Tasks and exercises:
1. Set down, word for word, the passage of the appreciation of Alice Munro between "Alice’s forthcoming volume" and "Canada, today’s Ontario.", inclusive.
2. In the Alice Munro appreciation, what is the title of her forthcoming volume of short fiction?
3. Write what comes next in the appreciation of Alice Munro, picking up after its final sentence.

AN APRRECIATION OF ALICE MUNRO
by Douglas Gibson
Lisa Dickler Awano, Compiler and Editor

Before I present a book at a sales conference, I’ll slip quickly through it again, just to remember it all. By this point I’ll have read the book three, four times at least, maybe five times, but I just want to refresh my memory. And the damnable thing with Alice is you can’t just flip through; I find myself reading from cover to cover again. I complain about this to her and she laughs. But the truth of the matter is that I’m still seeing new things, and still seeing new links, and still seeing new flips on the trapeze that she’s undertaken and brought off so smoothly. It’s amazing how brave she is in trying new things.
Alice’s forthcoming volume of short fiction, The View from Castle Rock, is partly based on stories of her own ancestors, first in Scotland, later in transit to the New World, and then in the States and in Canada. She has tied several stages of her family’s history to great events: the popularity of immigration from Scotland, and the settlement of North America. Much of her family went to what was, in those days, Upper Canada, today’s Ontario.

Data segment:

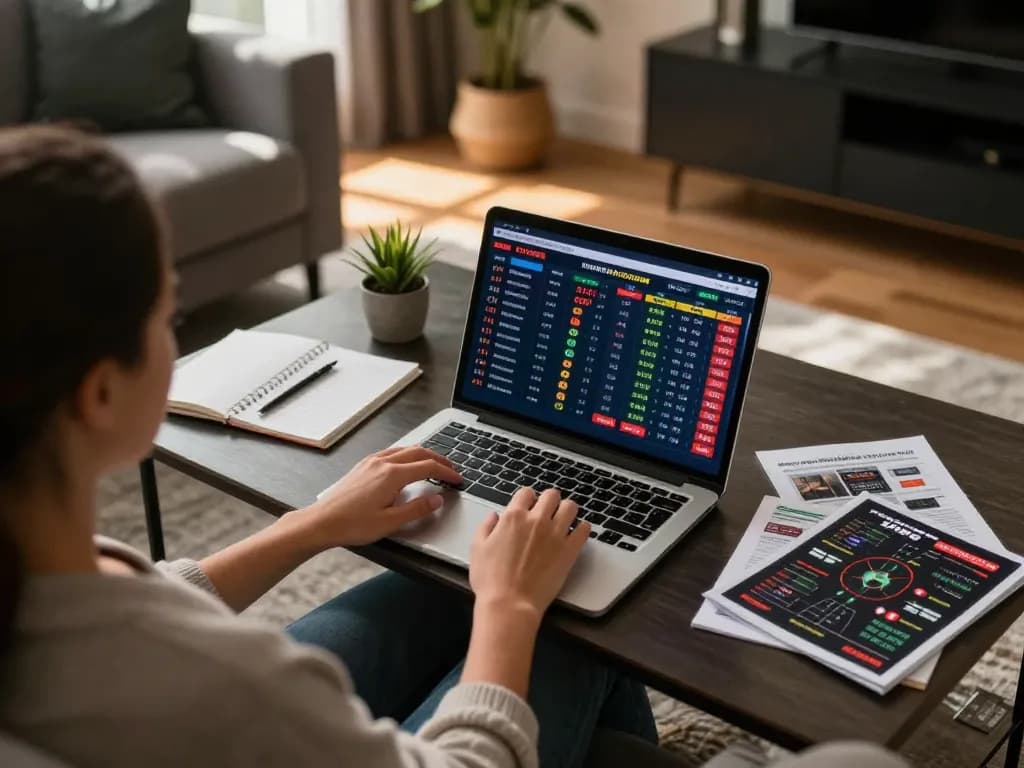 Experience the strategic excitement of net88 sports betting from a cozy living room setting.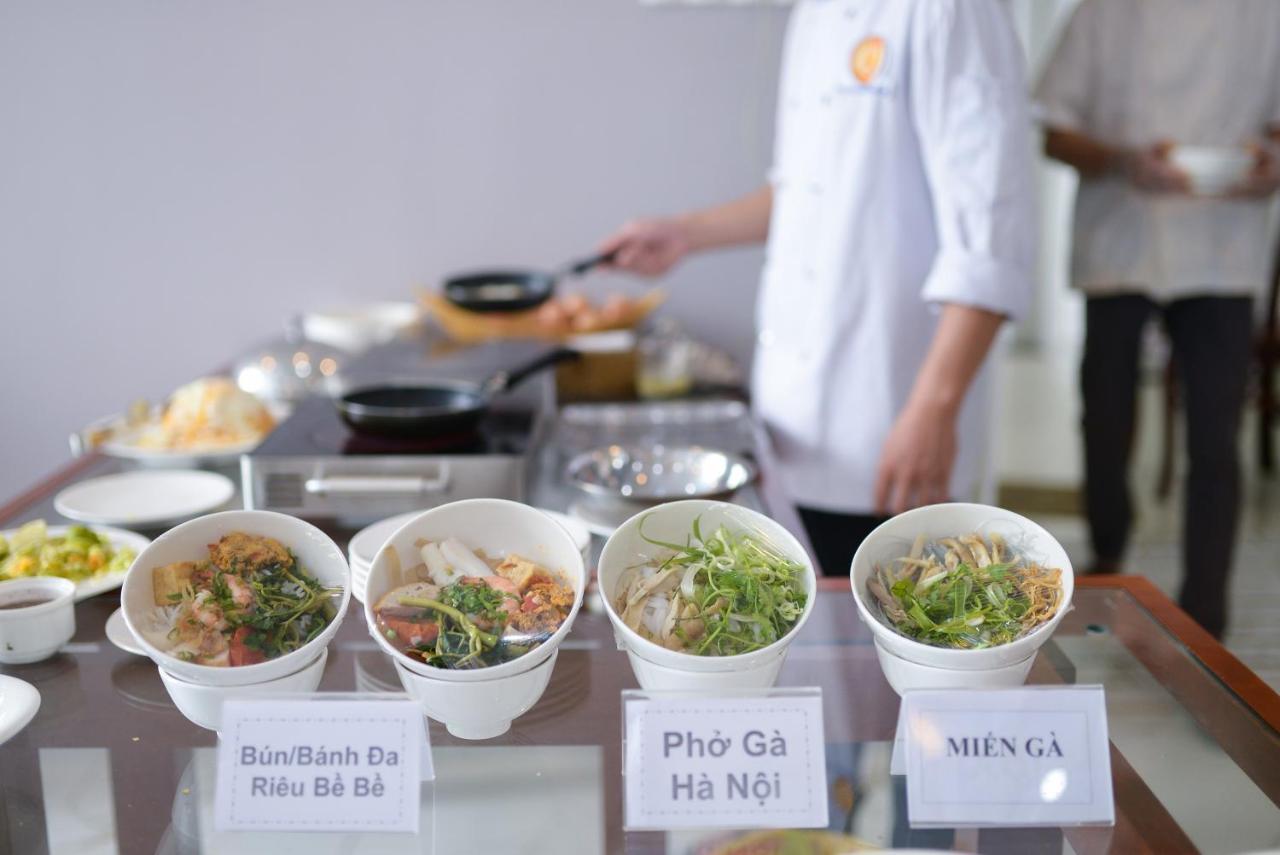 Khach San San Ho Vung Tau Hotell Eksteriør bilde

Answers to the exercise:
1.
Alice’s forthcoming volume of short fiction, The View from Castle Rock, is partly based on stories of her own ancestors, first in Scotland, later in transit to the New World, and then in the States and in Canada. She has tied several stages of her family’s history to great events: the popularity of immigration from Scotland, and the settlement of North America. Much of her family went to what was, in those days, Upper Canada, today’s Ontario.

2. The View from Castle Rock

3.
The earliest ancestor whose life Alice recounts in some detail was actually born in Scotland right at the end of the seventeenth century, and Alice remarks in the course of the book that in every generation thereafter, there was a member of the family—a son, a cousin—who took it upon, usually, himself to record his life and, by extension, the family’s life. Even Alice’s father, who was to all appearances a perfectly ordinary small-scale farmer in Western Ontario, had literary ambitions. I can say, as the publisher of his book, The McGregors: A Novel of an Ontario Pioneer Family, that he was a man who could tell a very good, solid story in the form of a historical novel.
So Alice found that she had a pretty good knowledge of who moved where and who did what in each generation. It’s a fascinating basis for a book, and when you add Alice Munro’s wonderful fictional imagination to these generational snapshots you get a fascinating book of stories, in which the characters flow up to Alice’s parents, the child Alice, the teenaged Alice, and the university-student Alice.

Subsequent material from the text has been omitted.